December 18 2017
Below is more information about What Silence Teaches Us? from my article in the 2017 Fall Issue of Centered magazine.
And not surprisingly, science supports silence’s benefits. Although there are many studies touting the need for silence, there are two I appreciate that especially highlight its advantages. It’s also interesting that the neither of these studies set out to identify those benefits.
The first, a 2006 study by Luciano Bernardi, a physician and professor at the University of Pavia, Italy, is a selling point for all Type A personalities who might otherwise dismiss any thought of engaging in silence. Bernardi studied the physiological changes of subjects alertly and attentively listening to different musical tracks. However, he inadvertently discovered that the two minutes of silence inserted between the music tracks were more relaxing than the relaxing music, or even the silence at the beginning of the experiment. The benefits of the silence were enhanced by the contrasts of the music itself and the focus it required.

Stored data entries
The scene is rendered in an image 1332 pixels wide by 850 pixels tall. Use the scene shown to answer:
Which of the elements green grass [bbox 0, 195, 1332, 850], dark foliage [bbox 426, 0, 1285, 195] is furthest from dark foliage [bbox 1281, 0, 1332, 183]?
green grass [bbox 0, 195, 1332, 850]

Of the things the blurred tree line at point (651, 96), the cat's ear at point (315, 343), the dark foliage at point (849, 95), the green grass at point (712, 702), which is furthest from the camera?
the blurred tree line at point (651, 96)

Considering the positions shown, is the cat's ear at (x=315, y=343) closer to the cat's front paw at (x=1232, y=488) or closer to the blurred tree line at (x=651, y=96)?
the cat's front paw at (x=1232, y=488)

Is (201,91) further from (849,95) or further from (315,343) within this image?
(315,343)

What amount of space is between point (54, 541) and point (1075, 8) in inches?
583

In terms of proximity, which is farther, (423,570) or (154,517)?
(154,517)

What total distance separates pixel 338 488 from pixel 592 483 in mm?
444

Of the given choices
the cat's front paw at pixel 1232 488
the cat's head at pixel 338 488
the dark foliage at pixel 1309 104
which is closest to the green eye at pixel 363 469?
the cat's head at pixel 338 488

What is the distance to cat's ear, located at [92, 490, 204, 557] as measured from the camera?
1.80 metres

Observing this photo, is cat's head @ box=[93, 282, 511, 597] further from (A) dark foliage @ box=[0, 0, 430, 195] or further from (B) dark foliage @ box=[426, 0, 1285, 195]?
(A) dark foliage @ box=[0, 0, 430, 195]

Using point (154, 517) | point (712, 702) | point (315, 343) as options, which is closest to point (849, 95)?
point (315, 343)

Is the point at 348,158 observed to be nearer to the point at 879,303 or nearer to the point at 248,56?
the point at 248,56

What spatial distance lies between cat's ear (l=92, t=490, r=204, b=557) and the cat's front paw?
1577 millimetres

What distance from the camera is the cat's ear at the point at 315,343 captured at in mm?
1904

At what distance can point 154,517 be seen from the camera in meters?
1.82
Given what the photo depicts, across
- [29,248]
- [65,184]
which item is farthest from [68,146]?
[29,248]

==

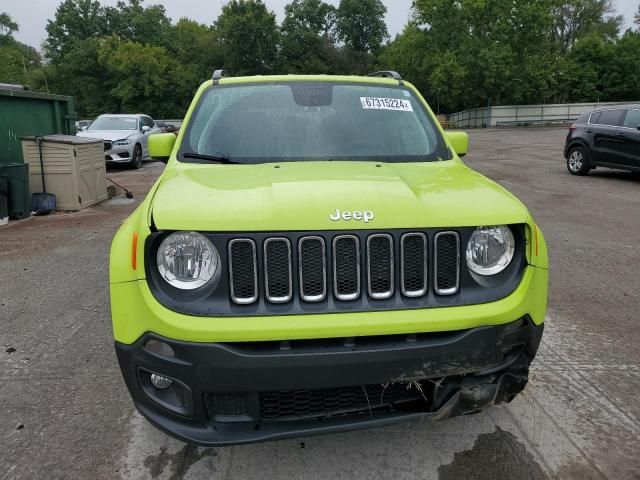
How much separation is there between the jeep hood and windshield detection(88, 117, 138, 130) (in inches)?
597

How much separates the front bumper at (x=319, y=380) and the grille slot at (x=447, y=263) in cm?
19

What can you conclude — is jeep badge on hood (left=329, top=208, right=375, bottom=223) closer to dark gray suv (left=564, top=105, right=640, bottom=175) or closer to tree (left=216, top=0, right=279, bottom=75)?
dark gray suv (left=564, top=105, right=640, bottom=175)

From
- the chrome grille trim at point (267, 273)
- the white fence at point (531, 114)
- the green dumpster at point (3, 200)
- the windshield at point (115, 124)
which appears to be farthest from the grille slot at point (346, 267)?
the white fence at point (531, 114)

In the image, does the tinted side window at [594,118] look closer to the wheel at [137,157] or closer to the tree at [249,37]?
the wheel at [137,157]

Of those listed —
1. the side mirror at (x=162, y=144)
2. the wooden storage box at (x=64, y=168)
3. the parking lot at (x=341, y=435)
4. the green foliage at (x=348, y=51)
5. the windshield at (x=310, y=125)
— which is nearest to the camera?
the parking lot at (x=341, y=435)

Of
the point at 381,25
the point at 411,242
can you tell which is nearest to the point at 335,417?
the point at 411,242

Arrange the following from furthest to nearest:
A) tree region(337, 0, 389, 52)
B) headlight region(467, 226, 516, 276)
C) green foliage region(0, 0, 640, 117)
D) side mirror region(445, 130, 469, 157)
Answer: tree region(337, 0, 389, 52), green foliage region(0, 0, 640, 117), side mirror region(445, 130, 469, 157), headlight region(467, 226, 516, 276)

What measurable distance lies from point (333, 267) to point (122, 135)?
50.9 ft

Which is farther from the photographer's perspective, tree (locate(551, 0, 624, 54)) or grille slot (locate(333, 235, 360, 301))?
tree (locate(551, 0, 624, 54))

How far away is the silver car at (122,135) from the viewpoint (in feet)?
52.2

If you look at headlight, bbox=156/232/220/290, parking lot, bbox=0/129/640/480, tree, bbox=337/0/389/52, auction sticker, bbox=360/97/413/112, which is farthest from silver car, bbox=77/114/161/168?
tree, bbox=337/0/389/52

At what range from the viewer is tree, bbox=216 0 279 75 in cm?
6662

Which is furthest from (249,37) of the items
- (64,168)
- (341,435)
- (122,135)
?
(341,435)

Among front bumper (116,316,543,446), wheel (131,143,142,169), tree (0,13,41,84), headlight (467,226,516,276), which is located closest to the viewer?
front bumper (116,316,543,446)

STUDY QUESTIONS:
1. In the silence article, substitute "quiet" for "silence" and give the text between "The first, a" and "focus it required.", inclusive.
2. Translate this sentence from the silence article into Spanish: "And not surprisingly, science supports silence’s benefits."
3. According to the silence article, at which university was Luciano Bernardi a professor?
None of these lines are needed.

SOLVED PROBLEMS:
1.
The first, a 2006 study by Luciano Bernardi, a physician and professor at the University of Pavia, Italy, is a selling point for all Type A personalities who might otherwise dismiss any thought of engaging in quiet. Bernardi studied the physiological changes of subjects alertly and attentively listening to different musical tracks. However, he inadvertently discovered that the two minutes of quiet inserted between the music tracks were more relaxing than the relaxing music, or even the quiet at the beginning of the experiment. The benefits of the quiet were enhanced by the contrasts of the music itself and the focus it required.

2. Y, como era de esperar, la ciencia respalda los beneficios del silencio.

3. The University of Pavia, Italy.